According to the American Association of Individual Investors, just 18% of people expect stocks to rise over the next six months. Retail investors haven’t been less enthusiastic about the market since 2005. The chart below from Goldman’s “The Last Innings” shows a similar picture of how lukewarm mom and pop investors are on stocks.
While the retail investor might not be outright bearish, it seems as if the smart money is less hesitant to show their claws. Between the RBS “sell everything” call and the recent Bearron’s round table, gloom is in the air. So what’s driving their recent warnings?

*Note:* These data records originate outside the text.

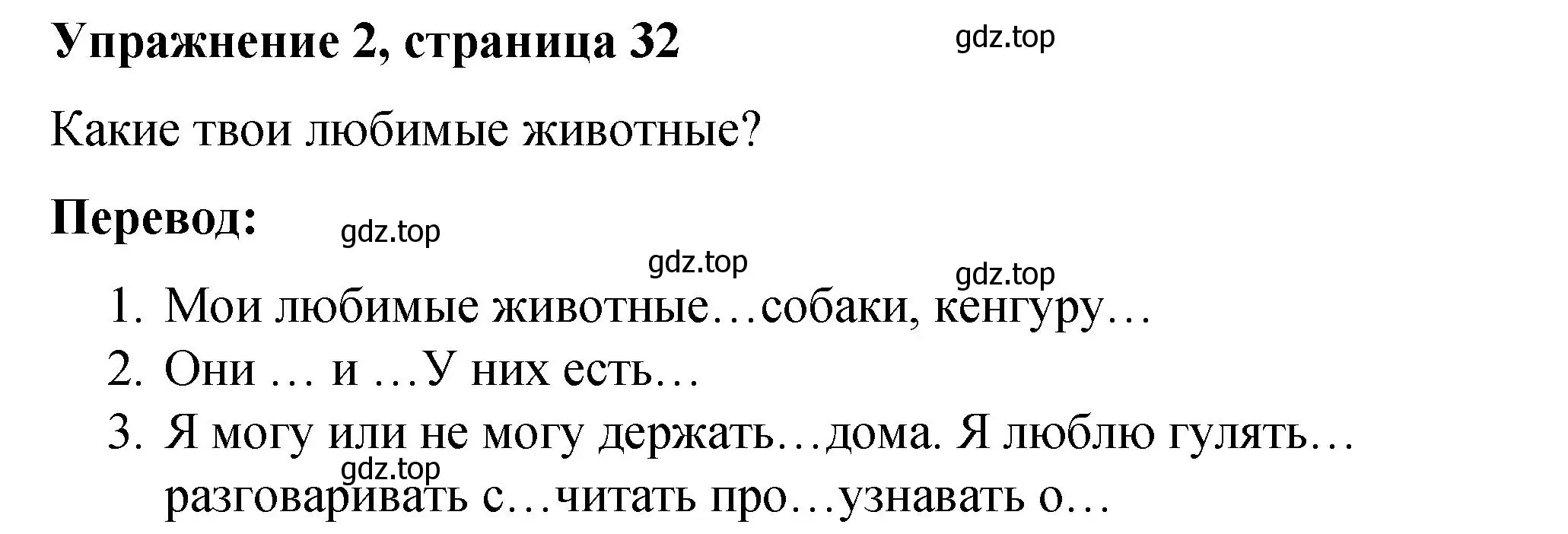 Упражнение 2, страница 32

gdz.top

Какие твои любимые животные?

Перевод:

gdz.top

gdz.top

gdz.top

1. Мои любимые животные…собаки, кенгуру…
2. Они … и …У них есть…
3. Я могу или не могу держать…дома. Я люблю гулять… разговаривать с…читать про…узнавать о…

gdz.top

Is it the decimation of commodities? The weakness out of China? The end of accommodative fed policies? While it’s difficult to say exactly what’s causing the recent selling, I think it’s pretty obvious why some are so quick to extract the current weakness out into the future.
The reason we’re hearing so many vocal bears- in my view, is that scars from the two recent fifty percent declines still haven’t fully healed. Nobody wants to be on the wrong side of a third bear marker in less than twenty years. These warnings may turn out to have been very prescient calls, who knows? The point is, it’s not just individual investors that can be infected with recency bias.
Stocks can suffer without a recession, as my friend and colleague Ben Carlson pointed out last night. What we’re very unlikely to ever see, however, is a correction without bear market calls, or a bear market without end of the world calls. As Phil Pearlman likes to say, “the higher the VIX, the higher the clicks.”